**Requirement:**
Pull out every line of the records below that contains the word "pixel", and copy each such line in full. Match case exactly.

**Supplied records:**

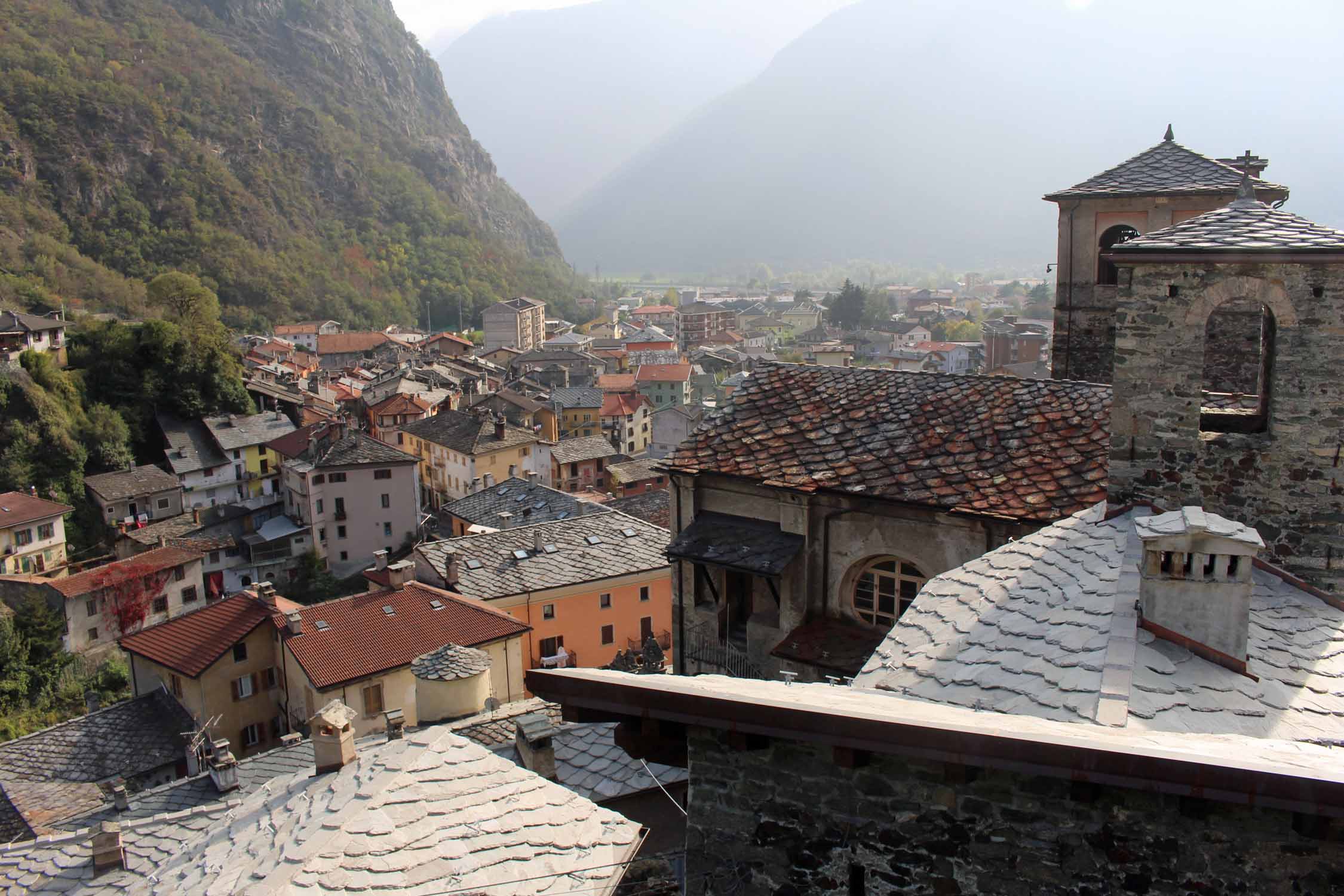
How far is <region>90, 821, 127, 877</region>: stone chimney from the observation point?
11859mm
...
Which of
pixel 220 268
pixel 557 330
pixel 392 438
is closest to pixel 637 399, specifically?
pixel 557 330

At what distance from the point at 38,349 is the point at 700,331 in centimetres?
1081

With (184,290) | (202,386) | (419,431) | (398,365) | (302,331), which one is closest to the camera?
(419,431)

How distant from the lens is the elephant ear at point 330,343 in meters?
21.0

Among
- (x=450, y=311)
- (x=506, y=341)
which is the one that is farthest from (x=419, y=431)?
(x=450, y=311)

**Correct answer:**
pixel 220 268
pixel 557 330
pixel 392 438
is closest to pixel 637 399, specifically?
pixel 557 330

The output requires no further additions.